The London Institute for Contemporary Christianity

Engaging with the Bible

Word for the Week: Going Home for Christmas

 

Going home! Back to those who recall our first words, back to those who reduce all our achievements to a family trait – ‘You talk just like your Uncle Jack!’


The day comes, however, when we are the ones who host the incoming wanderers, who see the familiar family features in the newest toddler, who tell stories to children’s children about the past, when they come home.


Luke in his gospel gives us the fullest version of Jesus’ birth. Then, in the third chapter, before he tells us what Jesus said and did, he stops the story and gives us a very long genealogy showing where Jesus belonged in the family history, taking his ancestors right back to Genesis. He explains why Joseph goes back to Bethlehem. This narrative pattern comes over and over again in the Bible, recalling fathers and grandfathers, and occasionally grandmothers, setting down the limits of home, where people belonged.
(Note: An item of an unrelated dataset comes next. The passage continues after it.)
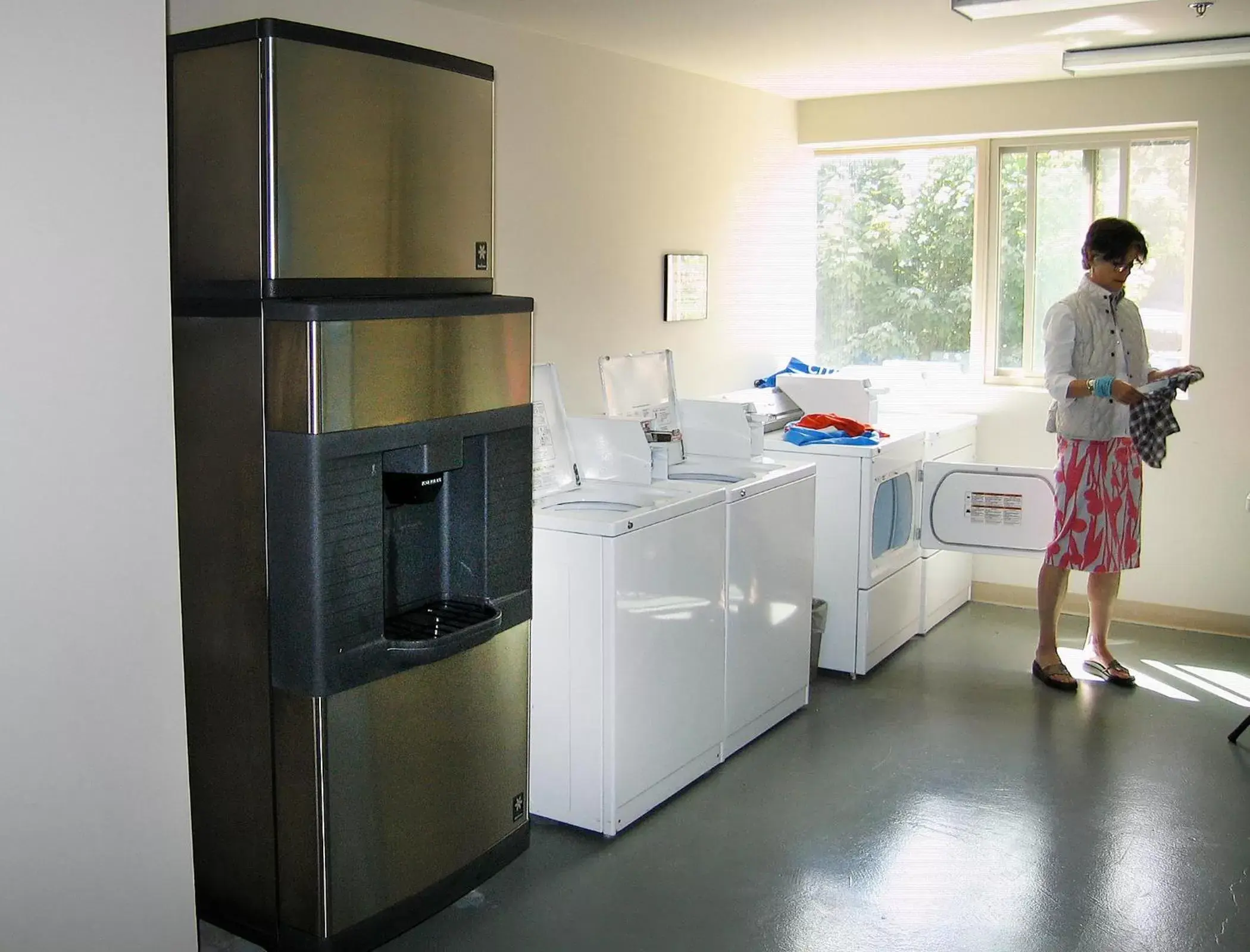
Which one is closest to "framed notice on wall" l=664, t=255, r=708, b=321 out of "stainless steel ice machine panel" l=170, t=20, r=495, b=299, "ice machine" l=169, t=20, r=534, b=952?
"ice machine" l=169, t=20, r=534, b=952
Everyone went to their own town to register. So Joseph also went up from the town of Nazareth in Galilee to Judea, to Bethlehem the town of David, because he belonged to the house and line of David. He went there to register with Mary, who was pledged to be married to him and was expecting a child.
Luke 2:3-5


In a sense, Joseph went home for Christmas!


The confusion of hundreds of years of population growth, mobility and migration mean that whatever small kin-based ancestral homesteads there once were are mostly lost. Many of us do go home – to parents, to brothers and sisters, to other people's noisy children, to close friends. But many of us will be, for one reason or another, home alone this Christmas. And some, far from any kind of home, sleep on the streets of the world’s cold-hearted cities. Jesus left his Father’s ‘home’ at Christmas – chose exile, unknown in his own world, for love of us. For his sake, let’s open our homes to someone who needs a place at a crowded Christmas table and give to the charities that take in the homeless this Christmas.